Depois de minha tomada de consciência, ou da consciência que me tomara, ainda mais distante, do meu lado direito, avistei o Arco do Teles: sujo, perdido, invisível ao mais atento olhar àquela hora de uma tarde de segunda-feira. Ando mais um pouco e uma genuína cobra de metal passa diante de mim: silenciosa, preste a dar o bote. Paro diante de seu movimento e por sua cor prateada e suas janelas, vejo o reflexo de um homem de trinta anos: era eu naquele lugar. Foi um efêmero instante onde diante do caos citadino eu via inteiramente minha imagem projetada. Via que o caos era a grande sinfonia do momento e do lugar. Como mais uma de minhas tomadas de consciência, mais um pensamento se fez em minha cabeça: “será que é assim o tempo todo, ou a cidade dorme?”. A gigantesca cobra prateada passou e esvaziou em mim esses pensamentos. Segui meu destino.Dei alguns passos e me vi novamente dentro de uma outra cidade, mas sabia que era a mesma- entre aspas. Alguns passos e tudo mudou. A arquitetura era outra, as pessoas também pareciam ser outras, vindas de outros lugares, mas nelas havia algo de comum.

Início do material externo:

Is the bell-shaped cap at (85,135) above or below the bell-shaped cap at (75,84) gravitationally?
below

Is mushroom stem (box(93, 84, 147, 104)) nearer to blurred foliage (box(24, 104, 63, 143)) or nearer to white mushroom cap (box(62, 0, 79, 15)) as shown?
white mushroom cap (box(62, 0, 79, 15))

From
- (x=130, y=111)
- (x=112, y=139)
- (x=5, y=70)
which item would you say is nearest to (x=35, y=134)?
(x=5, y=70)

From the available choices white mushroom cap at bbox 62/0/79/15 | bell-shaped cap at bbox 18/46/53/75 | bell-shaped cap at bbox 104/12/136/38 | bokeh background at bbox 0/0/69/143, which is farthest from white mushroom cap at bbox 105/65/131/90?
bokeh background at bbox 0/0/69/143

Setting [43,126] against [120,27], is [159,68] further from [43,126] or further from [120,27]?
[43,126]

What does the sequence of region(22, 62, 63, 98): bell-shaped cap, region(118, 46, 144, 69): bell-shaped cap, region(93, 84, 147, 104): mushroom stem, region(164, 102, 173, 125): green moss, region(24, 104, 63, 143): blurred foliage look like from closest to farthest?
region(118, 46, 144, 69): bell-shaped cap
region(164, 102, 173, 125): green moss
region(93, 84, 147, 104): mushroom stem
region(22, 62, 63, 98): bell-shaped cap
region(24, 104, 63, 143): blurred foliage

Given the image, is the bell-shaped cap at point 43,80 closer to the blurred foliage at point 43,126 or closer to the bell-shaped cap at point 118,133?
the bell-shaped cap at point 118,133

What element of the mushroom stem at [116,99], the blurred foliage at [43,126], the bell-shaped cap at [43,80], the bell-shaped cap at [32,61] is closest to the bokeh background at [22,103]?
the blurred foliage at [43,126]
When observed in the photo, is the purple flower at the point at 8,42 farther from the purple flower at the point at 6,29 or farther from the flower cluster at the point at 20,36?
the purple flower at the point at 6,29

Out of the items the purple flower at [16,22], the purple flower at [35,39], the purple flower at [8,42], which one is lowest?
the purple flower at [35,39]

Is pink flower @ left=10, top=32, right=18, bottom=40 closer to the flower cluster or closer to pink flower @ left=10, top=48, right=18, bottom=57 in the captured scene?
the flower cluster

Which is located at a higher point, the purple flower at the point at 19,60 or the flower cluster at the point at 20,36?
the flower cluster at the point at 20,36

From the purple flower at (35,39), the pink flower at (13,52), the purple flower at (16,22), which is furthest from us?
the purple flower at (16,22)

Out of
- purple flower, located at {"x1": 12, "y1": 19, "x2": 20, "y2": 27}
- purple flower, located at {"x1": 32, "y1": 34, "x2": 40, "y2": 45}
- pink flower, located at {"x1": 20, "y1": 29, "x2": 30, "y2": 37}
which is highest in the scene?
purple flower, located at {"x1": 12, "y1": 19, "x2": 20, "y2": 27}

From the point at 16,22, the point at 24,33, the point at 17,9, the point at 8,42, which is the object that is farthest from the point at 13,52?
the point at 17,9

Me desvinculei de meus pensamentos e tomei o rumo do meu pensamento original: livraria, siga em frente. Ao atravessar a Rua 1º de Março, entrei na Rua do Ouvir, o centro da cidade concentrado. Rua estreita, cheia de paralelepípedos e meio-fio, feitos sob medida para os carros e as motos que ali circulam. Nesse meio tempo, o tempo passou e não percebi. Andando em um rumo certo, no meio daquilo tudo, um homem grita. Agora ao descrever tal cena, que não consigo descrevê-la de forma tão detalhada, pois tal acontecimento se deu em minha dianteira, não consigo recordar aquilo que ali ouvi, mas foi um grito estrondoso. Todos que ali estavam olharam para os quatro cantos que os rodeavam para saber de onde vinha aquele grito. Eu mesmo fui um deles. Parei e comecei a olhar todos os possíveis lugares dos quais o grito poderia vir. O tal homem invisível novamente gritou e cada vez que ele gritava parecia ainda mais alto. Na medida que eu caminhava, aquele som me fazia perder o sentido de andar. Eu andava e ouvia novamente aquele berro. Agora, relembrando, foram quatro ou cinco berros bem altos, mas a exatidão dos fatos de nada vale aqui. O que vale nesta descrição é o efeito que isso em mim causou. Aqueles berros me fizeram parar. Parar em um lugar de fluxo intenso é como nadar contra a corrente.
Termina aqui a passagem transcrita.